### REQUIREMENT
Search the listing below for lines containing the string "burst". Reply with their count only.

### DATA FOR ANALYSIS
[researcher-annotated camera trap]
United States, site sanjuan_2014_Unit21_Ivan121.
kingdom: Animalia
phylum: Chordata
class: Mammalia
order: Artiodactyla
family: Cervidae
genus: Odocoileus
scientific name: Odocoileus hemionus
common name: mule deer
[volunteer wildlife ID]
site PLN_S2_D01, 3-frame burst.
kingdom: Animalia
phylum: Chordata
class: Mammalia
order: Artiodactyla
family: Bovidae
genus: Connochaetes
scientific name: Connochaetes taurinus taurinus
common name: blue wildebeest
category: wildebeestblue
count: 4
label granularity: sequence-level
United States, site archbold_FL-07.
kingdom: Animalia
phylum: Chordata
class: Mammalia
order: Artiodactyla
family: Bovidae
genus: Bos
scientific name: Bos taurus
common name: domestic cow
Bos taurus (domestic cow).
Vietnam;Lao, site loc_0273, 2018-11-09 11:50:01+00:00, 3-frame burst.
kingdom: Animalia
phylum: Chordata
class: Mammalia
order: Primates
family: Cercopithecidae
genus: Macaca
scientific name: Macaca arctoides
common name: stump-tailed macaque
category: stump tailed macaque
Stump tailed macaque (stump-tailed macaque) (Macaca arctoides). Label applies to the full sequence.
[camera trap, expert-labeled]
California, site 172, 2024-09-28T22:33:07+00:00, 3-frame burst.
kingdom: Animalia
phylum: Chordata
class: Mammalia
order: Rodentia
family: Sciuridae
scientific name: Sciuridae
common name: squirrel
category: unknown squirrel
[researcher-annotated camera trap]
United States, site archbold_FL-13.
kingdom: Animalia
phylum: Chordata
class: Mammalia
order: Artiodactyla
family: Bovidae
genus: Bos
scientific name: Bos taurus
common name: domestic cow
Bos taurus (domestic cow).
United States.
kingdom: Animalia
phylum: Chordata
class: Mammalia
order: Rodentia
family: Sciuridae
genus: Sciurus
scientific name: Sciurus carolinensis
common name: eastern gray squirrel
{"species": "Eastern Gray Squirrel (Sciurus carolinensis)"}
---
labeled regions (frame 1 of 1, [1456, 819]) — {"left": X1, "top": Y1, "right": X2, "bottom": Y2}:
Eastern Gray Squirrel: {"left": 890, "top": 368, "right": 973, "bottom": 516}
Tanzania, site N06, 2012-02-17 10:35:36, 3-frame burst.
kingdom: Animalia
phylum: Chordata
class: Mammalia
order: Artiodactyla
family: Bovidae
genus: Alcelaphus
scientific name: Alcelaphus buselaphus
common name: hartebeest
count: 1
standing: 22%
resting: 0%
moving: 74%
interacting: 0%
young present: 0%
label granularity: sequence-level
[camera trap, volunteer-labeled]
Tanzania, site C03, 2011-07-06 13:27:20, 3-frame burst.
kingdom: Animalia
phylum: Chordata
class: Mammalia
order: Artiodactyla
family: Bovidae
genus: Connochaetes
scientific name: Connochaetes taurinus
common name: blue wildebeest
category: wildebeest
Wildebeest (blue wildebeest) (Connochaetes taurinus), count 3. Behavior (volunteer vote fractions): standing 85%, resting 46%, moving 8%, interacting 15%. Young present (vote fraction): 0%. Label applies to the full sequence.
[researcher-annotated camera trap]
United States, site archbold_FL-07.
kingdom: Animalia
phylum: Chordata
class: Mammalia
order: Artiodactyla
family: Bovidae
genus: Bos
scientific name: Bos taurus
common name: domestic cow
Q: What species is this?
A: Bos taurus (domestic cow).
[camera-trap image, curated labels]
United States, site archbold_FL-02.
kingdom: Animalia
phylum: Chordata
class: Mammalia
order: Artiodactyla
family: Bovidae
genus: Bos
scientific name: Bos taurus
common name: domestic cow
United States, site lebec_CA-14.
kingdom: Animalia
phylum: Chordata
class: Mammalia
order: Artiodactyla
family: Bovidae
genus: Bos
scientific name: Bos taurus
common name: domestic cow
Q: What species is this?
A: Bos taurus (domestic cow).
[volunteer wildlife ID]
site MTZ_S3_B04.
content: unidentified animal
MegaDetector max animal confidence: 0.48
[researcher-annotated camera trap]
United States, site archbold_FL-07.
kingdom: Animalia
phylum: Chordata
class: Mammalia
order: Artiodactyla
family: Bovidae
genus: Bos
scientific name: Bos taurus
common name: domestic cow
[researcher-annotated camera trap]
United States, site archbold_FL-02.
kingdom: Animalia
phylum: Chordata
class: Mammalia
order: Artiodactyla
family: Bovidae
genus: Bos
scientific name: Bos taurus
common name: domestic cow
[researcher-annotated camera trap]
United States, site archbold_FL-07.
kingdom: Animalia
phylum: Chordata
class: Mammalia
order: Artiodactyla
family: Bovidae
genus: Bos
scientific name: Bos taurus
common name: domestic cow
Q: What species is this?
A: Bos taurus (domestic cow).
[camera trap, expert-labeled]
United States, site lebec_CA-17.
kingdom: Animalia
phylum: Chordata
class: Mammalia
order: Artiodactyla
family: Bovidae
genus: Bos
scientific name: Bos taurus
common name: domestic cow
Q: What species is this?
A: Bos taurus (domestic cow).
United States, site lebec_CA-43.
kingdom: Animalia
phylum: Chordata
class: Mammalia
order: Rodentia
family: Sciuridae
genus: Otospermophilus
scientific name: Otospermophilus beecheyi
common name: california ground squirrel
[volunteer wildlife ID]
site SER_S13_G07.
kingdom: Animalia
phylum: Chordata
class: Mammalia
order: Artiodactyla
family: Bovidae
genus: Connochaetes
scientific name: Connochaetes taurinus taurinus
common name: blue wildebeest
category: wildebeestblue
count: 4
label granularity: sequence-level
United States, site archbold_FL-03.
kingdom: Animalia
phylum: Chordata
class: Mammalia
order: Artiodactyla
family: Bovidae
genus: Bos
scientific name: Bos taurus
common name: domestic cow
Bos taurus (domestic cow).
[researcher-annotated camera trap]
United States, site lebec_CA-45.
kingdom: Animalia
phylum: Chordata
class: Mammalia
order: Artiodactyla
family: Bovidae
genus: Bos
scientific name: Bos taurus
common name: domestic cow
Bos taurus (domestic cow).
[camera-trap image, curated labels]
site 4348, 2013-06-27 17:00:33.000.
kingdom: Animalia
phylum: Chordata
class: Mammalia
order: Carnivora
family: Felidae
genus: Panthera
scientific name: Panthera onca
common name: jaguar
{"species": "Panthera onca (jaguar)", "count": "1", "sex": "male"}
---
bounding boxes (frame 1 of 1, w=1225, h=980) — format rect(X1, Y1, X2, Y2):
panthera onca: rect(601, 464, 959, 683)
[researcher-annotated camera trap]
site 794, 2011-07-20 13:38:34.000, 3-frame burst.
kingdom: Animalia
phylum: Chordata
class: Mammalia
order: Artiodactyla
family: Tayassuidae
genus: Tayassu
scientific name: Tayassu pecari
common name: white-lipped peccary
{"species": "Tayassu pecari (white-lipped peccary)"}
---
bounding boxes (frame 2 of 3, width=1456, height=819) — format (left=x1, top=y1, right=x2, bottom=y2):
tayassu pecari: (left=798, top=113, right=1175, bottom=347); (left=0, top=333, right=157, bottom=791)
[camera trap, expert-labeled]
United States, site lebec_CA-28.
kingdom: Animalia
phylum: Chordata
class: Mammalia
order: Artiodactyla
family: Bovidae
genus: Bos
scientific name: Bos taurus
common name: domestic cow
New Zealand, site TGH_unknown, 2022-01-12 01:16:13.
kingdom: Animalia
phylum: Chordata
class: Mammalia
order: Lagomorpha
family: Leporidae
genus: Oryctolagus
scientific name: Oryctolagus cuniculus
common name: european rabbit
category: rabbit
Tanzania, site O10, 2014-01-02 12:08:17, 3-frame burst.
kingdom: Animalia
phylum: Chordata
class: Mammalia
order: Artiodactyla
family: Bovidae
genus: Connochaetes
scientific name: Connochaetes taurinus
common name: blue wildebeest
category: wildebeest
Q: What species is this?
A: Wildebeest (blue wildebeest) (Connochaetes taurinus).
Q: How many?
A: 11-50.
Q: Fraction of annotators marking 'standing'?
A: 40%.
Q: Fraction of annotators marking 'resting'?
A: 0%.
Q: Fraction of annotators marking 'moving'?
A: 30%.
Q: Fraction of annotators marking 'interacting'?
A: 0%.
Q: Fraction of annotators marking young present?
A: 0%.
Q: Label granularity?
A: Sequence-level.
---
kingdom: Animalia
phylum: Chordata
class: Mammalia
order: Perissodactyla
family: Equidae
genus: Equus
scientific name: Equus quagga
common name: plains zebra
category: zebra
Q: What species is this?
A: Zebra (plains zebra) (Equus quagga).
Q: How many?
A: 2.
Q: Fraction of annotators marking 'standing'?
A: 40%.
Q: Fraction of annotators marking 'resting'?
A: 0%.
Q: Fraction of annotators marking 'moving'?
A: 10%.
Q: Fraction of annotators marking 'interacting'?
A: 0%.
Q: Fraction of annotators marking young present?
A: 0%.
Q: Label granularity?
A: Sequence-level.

### TASK SOLUTION
7